I really enjoyed the Met's 2008 production of Orfeo ed Euridice but, despite the best efforts of Director Stephen Wadsworth, I felt that this production of Iphigénie en Tauride was a Gluck too far.
I have seen three other Gluck operas and they all end with a Deus ex Machina. This must be the Ancient Greek version of winning the lottery. Just as you think that your life is a disaster, a god descends, sorts out all your problems and everyone lives happily ever after. We do not often see Euripides' dramas on stage these days and I, for one, find his plots, when transposed to the operatic stage, rather hard to swallow. Maybe this is just my problem. I love opera but it is not until the 20th century that something like humanist opera starts to appear. Prior to that most operatic characters behave as though their every action is being watched over or controlled by God or alternatively, the Gods.

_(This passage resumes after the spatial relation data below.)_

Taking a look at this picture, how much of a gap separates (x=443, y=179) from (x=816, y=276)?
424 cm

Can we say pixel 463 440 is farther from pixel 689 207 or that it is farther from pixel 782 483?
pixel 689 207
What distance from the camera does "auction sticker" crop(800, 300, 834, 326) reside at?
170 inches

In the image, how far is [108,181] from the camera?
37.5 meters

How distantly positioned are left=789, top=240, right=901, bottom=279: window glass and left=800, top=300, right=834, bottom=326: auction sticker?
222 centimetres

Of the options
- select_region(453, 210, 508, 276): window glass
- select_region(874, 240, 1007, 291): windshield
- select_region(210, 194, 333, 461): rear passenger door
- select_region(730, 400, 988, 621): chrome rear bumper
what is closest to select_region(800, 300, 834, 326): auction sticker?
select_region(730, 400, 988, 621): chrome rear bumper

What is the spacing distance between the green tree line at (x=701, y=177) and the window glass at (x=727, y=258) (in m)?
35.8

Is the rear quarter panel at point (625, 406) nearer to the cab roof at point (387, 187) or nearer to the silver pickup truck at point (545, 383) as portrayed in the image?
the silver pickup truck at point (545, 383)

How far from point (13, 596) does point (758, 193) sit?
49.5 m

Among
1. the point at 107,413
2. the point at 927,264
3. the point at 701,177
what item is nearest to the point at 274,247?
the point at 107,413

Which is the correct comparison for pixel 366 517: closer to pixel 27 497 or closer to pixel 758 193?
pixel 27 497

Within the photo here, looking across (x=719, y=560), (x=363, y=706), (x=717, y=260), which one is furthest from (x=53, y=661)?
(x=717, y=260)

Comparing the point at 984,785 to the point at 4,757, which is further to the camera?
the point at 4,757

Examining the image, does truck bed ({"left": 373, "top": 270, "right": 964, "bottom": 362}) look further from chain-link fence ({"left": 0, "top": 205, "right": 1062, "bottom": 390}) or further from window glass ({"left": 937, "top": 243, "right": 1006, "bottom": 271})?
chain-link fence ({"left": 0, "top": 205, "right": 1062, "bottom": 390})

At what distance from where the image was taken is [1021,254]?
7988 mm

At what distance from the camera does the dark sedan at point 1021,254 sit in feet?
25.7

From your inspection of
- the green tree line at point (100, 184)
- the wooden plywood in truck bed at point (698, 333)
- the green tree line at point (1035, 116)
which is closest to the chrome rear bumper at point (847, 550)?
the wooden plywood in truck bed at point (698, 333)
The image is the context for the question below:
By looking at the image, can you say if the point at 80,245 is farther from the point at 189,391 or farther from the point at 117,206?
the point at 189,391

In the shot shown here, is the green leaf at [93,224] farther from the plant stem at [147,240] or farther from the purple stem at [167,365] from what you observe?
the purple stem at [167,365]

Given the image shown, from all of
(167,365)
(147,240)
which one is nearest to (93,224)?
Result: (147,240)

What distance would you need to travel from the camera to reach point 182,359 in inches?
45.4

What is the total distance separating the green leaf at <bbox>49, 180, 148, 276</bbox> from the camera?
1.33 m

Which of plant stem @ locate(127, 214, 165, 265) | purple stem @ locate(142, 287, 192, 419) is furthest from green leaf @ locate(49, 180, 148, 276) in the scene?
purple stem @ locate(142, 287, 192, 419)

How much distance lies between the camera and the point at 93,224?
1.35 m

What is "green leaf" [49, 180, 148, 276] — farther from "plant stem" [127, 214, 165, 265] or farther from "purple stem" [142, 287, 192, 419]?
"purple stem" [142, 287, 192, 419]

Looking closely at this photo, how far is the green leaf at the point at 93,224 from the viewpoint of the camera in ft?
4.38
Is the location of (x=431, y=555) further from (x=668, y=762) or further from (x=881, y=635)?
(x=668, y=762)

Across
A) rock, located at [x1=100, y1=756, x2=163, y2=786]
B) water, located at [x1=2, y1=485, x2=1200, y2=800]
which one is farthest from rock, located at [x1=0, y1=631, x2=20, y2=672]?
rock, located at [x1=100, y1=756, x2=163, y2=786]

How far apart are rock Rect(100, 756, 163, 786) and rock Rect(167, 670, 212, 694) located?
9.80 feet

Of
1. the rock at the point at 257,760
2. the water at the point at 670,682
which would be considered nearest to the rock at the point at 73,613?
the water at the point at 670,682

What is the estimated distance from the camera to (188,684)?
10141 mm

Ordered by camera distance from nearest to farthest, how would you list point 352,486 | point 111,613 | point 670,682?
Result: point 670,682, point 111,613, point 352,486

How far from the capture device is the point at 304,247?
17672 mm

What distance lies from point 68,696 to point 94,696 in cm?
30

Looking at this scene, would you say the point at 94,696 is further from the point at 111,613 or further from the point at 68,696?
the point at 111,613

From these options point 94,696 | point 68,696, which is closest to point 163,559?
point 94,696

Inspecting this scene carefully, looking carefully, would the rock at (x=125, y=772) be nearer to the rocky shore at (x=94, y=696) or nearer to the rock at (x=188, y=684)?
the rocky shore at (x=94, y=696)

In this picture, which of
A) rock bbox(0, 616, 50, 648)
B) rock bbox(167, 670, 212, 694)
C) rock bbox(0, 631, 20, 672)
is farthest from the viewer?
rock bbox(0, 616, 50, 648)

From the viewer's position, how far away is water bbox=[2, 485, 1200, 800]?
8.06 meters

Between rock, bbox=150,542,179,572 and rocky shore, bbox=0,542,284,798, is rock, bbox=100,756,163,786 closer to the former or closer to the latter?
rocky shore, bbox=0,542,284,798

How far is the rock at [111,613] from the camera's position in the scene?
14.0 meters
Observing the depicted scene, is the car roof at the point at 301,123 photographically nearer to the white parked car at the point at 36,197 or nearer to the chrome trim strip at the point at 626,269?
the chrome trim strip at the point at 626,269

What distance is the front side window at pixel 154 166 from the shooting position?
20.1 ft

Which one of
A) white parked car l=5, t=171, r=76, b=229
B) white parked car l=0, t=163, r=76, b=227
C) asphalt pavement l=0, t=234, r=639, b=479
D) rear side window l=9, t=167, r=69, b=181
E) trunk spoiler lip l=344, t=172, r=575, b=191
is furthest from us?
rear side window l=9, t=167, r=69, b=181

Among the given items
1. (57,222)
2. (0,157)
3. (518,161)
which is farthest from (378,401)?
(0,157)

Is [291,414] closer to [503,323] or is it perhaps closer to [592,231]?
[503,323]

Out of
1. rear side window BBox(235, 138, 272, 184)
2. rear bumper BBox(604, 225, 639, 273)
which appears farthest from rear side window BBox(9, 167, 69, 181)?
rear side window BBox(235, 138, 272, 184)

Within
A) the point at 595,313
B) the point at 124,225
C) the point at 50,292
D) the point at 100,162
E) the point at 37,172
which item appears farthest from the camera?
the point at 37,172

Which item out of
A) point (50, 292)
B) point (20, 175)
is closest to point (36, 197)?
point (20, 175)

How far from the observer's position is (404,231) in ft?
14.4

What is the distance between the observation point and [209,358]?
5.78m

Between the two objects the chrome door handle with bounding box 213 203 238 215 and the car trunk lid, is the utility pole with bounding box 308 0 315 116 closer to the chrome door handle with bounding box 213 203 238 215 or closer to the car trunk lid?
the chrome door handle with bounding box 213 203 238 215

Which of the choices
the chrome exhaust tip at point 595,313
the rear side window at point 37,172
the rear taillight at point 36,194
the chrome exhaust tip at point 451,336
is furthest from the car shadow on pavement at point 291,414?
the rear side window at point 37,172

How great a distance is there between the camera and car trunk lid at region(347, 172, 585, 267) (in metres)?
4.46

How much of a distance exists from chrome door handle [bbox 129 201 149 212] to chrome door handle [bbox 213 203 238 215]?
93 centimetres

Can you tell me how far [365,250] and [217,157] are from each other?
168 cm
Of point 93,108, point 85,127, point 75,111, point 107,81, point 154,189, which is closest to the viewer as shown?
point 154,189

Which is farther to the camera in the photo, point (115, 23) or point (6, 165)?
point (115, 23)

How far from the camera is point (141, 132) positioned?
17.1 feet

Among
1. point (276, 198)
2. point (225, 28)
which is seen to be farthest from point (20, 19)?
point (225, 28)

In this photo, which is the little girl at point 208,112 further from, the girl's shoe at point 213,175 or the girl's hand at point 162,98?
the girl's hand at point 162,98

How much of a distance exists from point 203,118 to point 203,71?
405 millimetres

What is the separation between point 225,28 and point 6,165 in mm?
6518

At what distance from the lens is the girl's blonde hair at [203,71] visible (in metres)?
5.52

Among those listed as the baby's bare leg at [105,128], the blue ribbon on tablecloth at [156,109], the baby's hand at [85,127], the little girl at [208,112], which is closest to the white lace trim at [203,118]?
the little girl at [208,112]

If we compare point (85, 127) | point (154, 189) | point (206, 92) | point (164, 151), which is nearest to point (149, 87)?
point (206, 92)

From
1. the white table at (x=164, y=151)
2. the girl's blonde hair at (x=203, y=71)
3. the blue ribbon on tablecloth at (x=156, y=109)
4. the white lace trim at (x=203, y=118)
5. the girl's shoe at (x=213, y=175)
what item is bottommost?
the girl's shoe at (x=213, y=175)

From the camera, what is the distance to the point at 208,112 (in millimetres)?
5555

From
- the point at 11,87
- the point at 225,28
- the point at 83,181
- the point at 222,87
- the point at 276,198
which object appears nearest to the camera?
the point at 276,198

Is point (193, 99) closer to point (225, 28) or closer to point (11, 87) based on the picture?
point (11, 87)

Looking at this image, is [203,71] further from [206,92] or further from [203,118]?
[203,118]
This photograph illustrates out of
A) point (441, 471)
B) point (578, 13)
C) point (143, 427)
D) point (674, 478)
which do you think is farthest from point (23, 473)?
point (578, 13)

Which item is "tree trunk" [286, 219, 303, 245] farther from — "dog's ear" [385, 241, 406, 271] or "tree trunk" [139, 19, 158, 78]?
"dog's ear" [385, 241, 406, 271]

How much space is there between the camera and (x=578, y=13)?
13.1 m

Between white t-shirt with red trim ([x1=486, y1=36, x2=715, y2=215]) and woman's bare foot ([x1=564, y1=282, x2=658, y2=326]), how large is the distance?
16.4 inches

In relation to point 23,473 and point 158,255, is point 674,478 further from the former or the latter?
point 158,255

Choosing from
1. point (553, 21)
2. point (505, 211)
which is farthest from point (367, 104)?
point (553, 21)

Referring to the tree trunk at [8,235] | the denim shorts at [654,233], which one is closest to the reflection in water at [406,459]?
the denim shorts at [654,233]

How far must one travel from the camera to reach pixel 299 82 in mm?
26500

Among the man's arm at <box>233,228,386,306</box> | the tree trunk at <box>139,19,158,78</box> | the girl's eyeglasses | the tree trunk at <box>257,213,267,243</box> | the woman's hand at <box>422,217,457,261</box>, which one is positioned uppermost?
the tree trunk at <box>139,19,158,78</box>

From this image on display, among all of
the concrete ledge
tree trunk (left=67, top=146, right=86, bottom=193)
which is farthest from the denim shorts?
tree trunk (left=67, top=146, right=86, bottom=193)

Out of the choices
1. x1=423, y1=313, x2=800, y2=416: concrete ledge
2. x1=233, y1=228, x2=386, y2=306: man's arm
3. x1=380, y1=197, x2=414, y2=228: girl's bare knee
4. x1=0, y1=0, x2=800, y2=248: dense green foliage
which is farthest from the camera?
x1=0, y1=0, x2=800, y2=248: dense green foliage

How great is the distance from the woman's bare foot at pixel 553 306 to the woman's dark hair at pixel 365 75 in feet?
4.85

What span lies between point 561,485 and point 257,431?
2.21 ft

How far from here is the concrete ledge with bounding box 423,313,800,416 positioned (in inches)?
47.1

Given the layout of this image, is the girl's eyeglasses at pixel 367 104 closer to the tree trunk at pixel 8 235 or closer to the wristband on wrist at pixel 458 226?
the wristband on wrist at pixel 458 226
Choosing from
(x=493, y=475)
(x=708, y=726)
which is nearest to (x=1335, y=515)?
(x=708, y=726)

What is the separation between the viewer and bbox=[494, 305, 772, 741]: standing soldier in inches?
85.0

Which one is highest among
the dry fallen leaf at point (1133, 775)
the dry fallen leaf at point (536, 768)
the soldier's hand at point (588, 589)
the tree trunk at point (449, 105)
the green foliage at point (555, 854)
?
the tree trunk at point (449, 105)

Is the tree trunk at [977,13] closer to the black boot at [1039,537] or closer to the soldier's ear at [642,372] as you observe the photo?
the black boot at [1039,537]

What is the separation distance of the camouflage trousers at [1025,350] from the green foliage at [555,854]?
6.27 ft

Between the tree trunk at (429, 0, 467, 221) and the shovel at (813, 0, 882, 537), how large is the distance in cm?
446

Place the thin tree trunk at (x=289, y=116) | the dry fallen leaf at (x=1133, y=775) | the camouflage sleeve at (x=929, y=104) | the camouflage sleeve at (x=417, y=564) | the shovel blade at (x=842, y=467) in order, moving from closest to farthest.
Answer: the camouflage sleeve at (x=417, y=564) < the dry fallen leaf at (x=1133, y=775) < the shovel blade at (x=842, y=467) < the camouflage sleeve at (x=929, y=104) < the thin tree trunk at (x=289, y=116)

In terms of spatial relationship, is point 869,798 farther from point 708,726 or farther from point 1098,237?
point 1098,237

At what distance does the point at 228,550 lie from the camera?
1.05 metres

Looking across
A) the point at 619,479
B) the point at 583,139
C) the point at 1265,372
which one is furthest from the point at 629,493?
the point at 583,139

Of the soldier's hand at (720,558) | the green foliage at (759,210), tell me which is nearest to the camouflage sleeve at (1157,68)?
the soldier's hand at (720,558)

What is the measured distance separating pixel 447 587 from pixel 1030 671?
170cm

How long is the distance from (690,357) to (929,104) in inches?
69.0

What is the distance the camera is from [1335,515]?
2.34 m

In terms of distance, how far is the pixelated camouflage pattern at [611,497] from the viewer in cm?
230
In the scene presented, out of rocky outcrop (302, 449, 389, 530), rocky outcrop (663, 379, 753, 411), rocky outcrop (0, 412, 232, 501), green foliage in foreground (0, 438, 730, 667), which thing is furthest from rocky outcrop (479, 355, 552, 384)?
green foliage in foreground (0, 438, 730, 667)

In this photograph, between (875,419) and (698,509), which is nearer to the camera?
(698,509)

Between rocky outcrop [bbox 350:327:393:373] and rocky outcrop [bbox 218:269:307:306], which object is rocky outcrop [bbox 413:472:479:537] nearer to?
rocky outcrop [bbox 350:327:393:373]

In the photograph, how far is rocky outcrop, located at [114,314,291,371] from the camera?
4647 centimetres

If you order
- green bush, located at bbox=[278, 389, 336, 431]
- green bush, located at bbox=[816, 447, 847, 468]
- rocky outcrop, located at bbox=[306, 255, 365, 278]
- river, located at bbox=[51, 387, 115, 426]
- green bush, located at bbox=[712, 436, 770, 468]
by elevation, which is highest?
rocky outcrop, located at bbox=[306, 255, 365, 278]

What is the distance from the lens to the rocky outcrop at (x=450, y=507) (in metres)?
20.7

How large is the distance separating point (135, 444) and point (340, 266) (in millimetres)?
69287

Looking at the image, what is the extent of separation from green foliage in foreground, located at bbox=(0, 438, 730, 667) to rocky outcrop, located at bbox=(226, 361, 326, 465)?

The ingenious set splits the stage in two. Three quarters of the stage is the Temple of Diana in a riot of red and orange. The other quarter is an inner chamber in subdued blue light. Characters move freely from one part to the other, thus avoiding unnecessary scene changes. This opera is a sequel to Gluck's Iphigénie en Aulide. This production starts with a sort of Previously on Iphigénie
We see a dumbshow of the ending of the earlier opera with Agamemnon killing his daughter watched by his wife Clytemnestra. Iphigénie is now a priestess on Tauride and it is her job to sacrifice any strangers. Her brother Oreste and his friend Pylade are shipwrecked and Iphiénie spends the rest of the opera trying to avoid sacrificing them before Diana comes to her rescue.
There are two good tenor roles for Plácido Domingo and Paul Groves as the shipwrecked friends. I enjoyed Domingo's Le Calme Rentre Mon Coeur which is sung softly with a frenzied orchestral line. Susan Graham is Iphigénie and I particularly enjoyed her aria O Malheureuse Iphigénie. The orchestra sparkles under Conductor Patrick Summers in an opera where the orchestral accompaniment is often more interesting than the vocal line. The opera comes in at under two hours but it seems much longer than that.